What are the types of Diabetic Retinopathy?

There are 2 types of Diabetic Retinopathy.

  • Non-Proliferative Diabetic Retinopathy (NPDR).
  • Proliferative Diabetic Retinopathy (PDR).

NPDR is an early stage in which tiny blood vessels within the retina leak blood or fluid. The leaking fluid causes the retina to well or form deposits called “Exudates”.

In PDR abnormal new vessels being growing on the surface of the retina or the optic nerve. These vessels can rupture and bleed or can cause scar tissue.

What causes vision loss in Diabetics?

  • Macular Edema:  Swelling or thickening of the macular (central vision area).
  • Macular Ischemia:  When small blood vessels close.
  • Vitreous Hemorrhage:  Fragile abnormal blood vessels bleed into the vitreous.
  • Retina Detachment:  Abnormal blood vessels can undergo scarring causing detachment. 

How do I know I have Retinopathy? 

Normally one does not know your vision is affected until serous eye changes happen.

Only a complete eye examination by an ophthalmologist (eye specialist) can detect Diabetic Retinopathy. For this, a detailed fundus examination is done with a special equipment.
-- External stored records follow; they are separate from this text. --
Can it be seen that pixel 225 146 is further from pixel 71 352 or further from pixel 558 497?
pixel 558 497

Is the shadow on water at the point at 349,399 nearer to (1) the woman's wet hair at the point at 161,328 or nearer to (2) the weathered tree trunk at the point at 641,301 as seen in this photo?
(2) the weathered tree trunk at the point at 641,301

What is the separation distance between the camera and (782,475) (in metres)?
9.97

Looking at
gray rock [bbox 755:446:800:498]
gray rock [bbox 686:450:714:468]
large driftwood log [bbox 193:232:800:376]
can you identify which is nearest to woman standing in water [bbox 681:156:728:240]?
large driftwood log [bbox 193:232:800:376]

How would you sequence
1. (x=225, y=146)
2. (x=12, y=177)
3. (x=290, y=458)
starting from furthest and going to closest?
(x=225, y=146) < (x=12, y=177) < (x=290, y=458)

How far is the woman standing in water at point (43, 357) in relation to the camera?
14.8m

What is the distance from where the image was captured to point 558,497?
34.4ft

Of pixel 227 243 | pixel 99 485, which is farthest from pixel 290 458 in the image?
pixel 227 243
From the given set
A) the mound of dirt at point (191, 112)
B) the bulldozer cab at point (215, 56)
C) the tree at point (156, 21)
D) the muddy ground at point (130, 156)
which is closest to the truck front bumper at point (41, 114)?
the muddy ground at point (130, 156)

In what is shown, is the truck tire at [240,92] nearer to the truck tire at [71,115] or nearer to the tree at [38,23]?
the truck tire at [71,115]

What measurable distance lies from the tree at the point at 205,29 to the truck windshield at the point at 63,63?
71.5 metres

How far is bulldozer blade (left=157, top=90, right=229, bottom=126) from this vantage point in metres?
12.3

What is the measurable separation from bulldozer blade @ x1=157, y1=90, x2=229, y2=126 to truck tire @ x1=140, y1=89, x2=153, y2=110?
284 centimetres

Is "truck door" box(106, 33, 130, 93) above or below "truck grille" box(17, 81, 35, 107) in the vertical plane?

  • If diabetic retinopathy is detected the doctor may order for color photography of the retina or a specialized test called Fundus Fluorescein Angiography may be carried out find out if you need treatment.
  • Optical Coherence Tomography (OCT):  This is special scanning test in order to find out the amount of thickness at the macular.
  • Ultrasound scan (B-scan):  Many be necessary if there is severe bleeding (vitreous Hemorrhage) to decide on further treatment.

 

How can Diabetic Retinopathy be treated?

Strict control of one’s blood sugar will significantly reduce the long-term risk of vision loss from diabetic retinopathy.

  • Laser treatment is commonly done for Macular edema, wherein laser id focused on the damaged retina in the macular to decrease the fluid leakage.

PROLIFERATE DIABETIC RETINOPATHY (PDR) laser treatment knows as Pan Retinal Photocoagulation (PRP) treatment causes abnormal new vessels to shrink and prevent further bleeding.

  • VITRECTOMY:  In advanced PDR a specialized microsurgical procedure performed in the operation theatre is recommended wherein the blood-filled vitreous is removed and is replaced by a clear solution.
  • INTRA VITREAL INJECTION of Triamcinolone Acetonide, a weak steroid has shown to effectively reduce central macular thickness. A recent advance is an Intra-Vitreal injection of VEGF (Antie-vascular endothehal growth factor) which helps in reducing the blood vessels which re-bleeds.

Can vision loss be prevented?

You can significantly lower the risk of vision loss by maintaining strict control of your blood sugar and visiting the eye doctor regularly.

“EARLY DETECTION OF DIABETIC RETINOPATHY IS THE BEST PROTECTION AGAINST LOSS OF VISION”.

People with diabetes should schedule a thorough eye examination once a year, and thereafter every 6 months depending on the severity damage to the eye.